Yeah. It’s a terrific question and a tough one, not just for sort of economic reasons but political reasons as well. I think that there’s no question in my mind that it is not... that the legacy of racial injustice in this country has very much stayed with us and a lot of that as I was talking about in my class is because of the history. I don’t think we have a lot of policies that are explicitly race-based in this country anymore. They’re outlawed but many things... it’s surprising if you read Richard Rothstein’s book, for example, The Color of Law and think about the history of neighborhood redlining in this country. I mean there were a lot of policies that were very explicitly race-based that restricted the availability of housing and mortgages to white families. Levittown was a government-funded development that was restricted to white people only, and so if you were a white veteran, you could get a highly subsidized mortgage, but if you were black, you were not able to get that. I don’t have either the expertise or a strong view about exactly how that should happen, but I think the idea of reparation, meaning restitution for past wrongs, is absolutely necessary.

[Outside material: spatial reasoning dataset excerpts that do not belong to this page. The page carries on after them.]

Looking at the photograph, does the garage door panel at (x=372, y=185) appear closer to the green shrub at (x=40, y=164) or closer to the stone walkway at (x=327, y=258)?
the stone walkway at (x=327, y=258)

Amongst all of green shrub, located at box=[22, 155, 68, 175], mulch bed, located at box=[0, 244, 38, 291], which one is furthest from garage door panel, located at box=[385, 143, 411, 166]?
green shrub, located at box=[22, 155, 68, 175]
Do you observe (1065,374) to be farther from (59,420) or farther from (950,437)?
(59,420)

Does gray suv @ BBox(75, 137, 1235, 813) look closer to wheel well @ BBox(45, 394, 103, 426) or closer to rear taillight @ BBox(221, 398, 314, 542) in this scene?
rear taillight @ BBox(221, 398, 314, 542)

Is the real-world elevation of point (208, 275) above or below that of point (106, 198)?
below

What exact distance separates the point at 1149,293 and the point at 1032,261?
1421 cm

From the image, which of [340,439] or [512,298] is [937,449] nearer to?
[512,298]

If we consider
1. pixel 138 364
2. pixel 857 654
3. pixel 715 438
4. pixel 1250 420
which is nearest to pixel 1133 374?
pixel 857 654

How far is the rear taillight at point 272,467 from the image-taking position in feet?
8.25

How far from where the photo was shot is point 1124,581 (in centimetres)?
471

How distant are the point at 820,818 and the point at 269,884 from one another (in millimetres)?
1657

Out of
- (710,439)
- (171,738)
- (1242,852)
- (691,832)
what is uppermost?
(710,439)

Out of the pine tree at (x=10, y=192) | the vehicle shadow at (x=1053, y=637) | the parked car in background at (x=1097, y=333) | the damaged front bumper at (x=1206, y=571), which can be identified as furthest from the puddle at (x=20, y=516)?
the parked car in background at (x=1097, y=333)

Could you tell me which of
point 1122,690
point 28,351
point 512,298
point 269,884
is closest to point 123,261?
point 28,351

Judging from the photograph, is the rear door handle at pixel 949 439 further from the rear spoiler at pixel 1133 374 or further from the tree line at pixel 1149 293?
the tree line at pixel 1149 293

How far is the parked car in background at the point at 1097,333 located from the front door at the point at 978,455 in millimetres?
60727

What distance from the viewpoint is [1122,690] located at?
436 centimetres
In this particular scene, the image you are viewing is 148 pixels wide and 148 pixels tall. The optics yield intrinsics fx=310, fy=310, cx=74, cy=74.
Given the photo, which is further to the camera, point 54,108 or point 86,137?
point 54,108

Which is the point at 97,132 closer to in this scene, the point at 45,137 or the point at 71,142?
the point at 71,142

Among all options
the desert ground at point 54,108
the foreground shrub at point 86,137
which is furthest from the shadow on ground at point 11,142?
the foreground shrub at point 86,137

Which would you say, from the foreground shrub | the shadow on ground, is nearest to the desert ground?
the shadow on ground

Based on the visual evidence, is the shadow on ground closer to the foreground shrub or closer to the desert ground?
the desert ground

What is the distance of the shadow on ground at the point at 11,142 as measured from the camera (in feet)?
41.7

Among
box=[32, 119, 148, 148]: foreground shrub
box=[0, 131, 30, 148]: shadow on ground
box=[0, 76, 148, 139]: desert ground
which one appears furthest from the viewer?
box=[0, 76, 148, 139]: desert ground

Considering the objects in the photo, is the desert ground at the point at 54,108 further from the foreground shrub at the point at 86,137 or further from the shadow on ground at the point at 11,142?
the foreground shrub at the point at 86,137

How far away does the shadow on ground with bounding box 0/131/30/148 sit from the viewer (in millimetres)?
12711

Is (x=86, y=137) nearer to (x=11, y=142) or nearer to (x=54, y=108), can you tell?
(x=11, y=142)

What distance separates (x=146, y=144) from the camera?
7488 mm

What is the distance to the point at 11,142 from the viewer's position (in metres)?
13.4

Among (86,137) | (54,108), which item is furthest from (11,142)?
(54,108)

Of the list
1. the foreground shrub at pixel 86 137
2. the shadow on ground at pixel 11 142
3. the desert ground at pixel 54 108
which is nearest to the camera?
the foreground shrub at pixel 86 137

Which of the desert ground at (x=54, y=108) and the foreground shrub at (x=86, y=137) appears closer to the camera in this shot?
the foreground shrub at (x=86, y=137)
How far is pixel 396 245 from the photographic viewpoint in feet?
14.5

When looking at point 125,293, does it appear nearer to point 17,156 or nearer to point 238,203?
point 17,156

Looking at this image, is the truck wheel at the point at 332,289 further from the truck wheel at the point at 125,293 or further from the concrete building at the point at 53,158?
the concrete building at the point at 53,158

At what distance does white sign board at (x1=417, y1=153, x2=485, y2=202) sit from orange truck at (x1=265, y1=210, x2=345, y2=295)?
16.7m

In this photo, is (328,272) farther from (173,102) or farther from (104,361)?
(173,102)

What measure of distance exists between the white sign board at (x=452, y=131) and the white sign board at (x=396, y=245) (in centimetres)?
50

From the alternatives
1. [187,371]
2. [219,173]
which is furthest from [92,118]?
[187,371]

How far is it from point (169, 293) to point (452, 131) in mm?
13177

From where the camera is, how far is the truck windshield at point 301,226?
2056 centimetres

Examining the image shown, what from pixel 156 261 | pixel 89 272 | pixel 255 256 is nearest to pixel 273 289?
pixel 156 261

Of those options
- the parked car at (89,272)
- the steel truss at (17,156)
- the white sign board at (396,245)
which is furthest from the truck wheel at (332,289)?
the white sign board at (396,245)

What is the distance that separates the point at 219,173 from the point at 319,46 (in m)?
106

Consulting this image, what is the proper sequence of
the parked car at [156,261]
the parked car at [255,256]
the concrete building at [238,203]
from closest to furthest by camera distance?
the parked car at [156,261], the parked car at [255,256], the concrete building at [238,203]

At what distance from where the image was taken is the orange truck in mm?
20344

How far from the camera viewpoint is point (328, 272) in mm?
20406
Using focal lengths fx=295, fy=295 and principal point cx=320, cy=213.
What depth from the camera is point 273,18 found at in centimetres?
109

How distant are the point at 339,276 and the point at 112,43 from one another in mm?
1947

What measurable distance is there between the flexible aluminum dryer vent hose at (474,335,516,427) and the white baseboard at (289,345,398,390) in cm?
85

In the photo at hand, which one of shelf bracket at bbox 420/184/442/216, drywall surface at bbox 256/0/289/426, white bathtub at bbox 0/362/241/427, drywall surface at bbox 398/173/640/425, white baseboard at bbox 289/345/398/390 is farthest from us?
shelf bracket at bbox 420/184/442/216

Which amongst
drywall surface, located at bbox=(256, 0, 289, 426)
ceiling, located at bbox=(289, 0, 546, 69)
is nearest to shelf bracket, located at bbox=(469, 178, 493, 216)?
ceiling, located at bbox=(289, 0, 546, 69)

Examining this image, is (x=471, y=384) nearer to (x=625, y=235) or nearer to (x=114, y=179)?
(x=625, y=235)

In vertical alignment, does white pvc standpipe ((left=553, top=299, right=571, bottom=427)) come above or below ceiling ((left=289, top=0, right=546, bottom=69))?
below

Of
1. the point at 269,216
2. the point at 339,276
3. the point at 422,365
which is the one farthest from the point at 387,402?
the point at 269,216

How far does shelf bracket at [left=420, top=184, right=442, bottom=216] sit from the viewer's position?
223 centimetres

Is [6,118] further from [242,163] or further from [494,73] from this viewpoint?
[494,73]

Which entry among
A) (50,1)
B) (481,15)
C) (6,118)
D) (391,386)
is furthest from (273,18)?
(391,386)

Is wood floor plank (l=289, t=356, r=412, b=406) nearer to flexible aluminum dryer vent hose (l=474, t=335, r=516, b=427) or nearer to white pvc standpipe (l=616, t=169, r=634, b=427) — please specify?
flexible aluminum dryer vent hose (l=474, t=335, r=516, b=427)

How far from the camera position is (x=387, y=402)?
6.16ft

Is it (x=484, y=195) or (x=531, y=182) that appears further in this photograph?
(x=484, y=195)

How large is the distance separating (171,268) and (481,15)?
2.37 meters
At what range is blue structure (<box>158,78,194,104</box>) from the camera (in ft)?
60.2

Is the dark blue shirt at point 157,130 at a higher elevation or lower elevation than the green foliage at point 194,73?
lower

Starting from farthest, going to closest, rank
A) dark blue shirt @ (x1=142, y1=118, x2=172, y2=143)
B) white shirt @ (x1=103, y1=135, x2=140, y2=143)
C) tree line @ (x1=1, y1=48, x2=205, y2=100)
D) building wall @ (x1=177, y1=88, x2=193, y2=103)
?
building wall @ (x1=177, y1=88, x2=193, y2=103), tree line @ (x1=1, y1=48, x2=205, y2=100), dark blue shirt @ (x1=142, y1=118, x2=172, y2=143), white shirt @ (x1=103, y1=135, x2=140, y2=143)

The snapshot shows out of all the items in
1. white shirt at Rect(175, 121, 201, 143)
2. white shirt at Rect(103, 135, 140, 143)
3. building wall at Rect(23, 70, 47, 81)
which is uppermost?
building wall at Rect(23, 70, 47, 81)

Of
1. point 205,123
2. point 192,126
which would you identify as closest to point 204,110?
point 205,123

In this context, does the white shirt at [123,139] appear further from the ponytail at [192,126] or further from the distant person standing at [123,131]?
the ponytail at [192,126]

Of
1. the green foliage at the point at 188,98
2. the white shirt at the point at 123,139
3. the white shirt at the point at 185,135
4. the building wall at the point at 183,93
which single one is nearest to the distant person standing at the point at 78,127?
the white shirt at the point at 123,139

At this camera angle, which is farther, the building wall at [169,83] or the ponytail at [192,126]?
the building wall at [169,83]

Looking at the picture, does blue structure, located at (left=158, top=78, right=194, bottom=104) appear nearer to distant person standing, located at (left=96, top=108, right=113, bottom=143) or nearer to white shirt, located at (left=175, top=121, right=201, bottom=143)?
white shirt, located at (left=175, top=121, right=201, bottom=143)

I don’t know what that means in terms of exact policies but I don’t think... I mean, if you look at other countries that have perpetuated atrocities on some groups of their people, the ones that have successfully navigated that or more successfully navigated it are the ones that have acknowledged it actively, and so I think as long as we continue to pretend that this was all over, we will never solve the problem. I mean, I don’t... what that means for policy, I’ll leave it to other people who are more expert than me, but I think it’s something that we should seriously consider.
Mari Megias:
Great. Well, thank you for that question and answer and thank you to all of our callers and to our speaker, David Deming, at today’s Wiener Conference Call.
David Deming:
Thank you all for having me. Have a wonderful holiday season.